Single-sex schistosome infections of definitive hosts: Implications for epidemiology and disease control in a changing world
A substantial proportion of the world’s disease burden is caused by infectious agents that lead to high mortality, morbidity, and reduced productivity among many millions of people and their animals. Guided by the Millennium Development Goals (MDGs) and the subsequent Sustainable Development Goals (SDGs), much progress has been made in reducing the burden of human infectious diseases since 2000, although challenges remain and new questions emerge.

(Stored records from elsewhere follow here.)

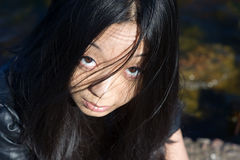 Asian girl with hair on face Stock Photos
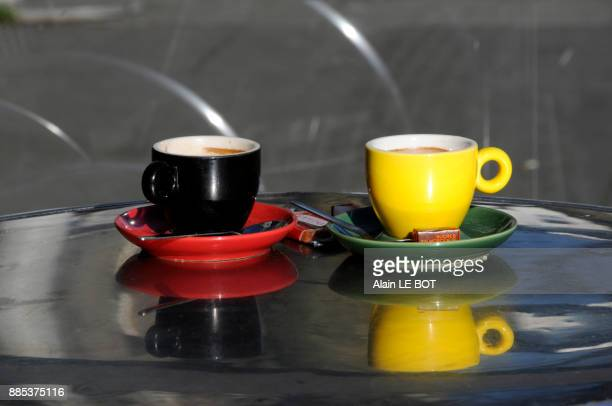 France, Nantes city, two coffee cups on a bistro table, coffee shop.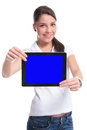Casual woman presenting a tablet young with both hands and smile isolated on white background Royalty Free Stock Photography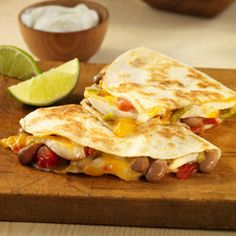 Quesadillas filled with chicken strips, pinto beans, zesty tomatoes and cheese for a simple meal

Human schistosomiasis is a neglected tropical disease (NTD) caused by blood flukes of the genus Schistosoma. The parasitic disease remains a public health problem in the majority of 78 tropical and subtropical countries, with approximately 261 million people in need of treatment. After nearly 70 years of major multidisciplinary control efforts, great success has been achieved against Schistosoma japonicum within China. Across sub-Saharan Africa, efforts to control S. mansoni and S. haematobium through large-scale preventive chemotherapy (PC) with praziquantel (PZQ) have also had a substantial impact on preventing or relieving morbidity and improving global health, particularly amongst the poorest. The success of such activities has in part led to a revision of WHO’s strategic plan and a vision for ‘a world free of schistosomiasis’, with elimination as a public health problem and complete interruption of transmission in selected regions by 2025.
However, recent reports of prevalence levels greater than previously thought, re-emergence of schistosomiasis in previously controlled regions, and emergence of zoonotic hybrid Schistosoma within previously uninfected regions, as well as indications of reduced drug efficacy amongst populations under high PC pressure, all serve to highlight that schistosomes are highly complex multi-host parasitic organisms. Many essential characteristics of their biology and epidemiology remain unknown.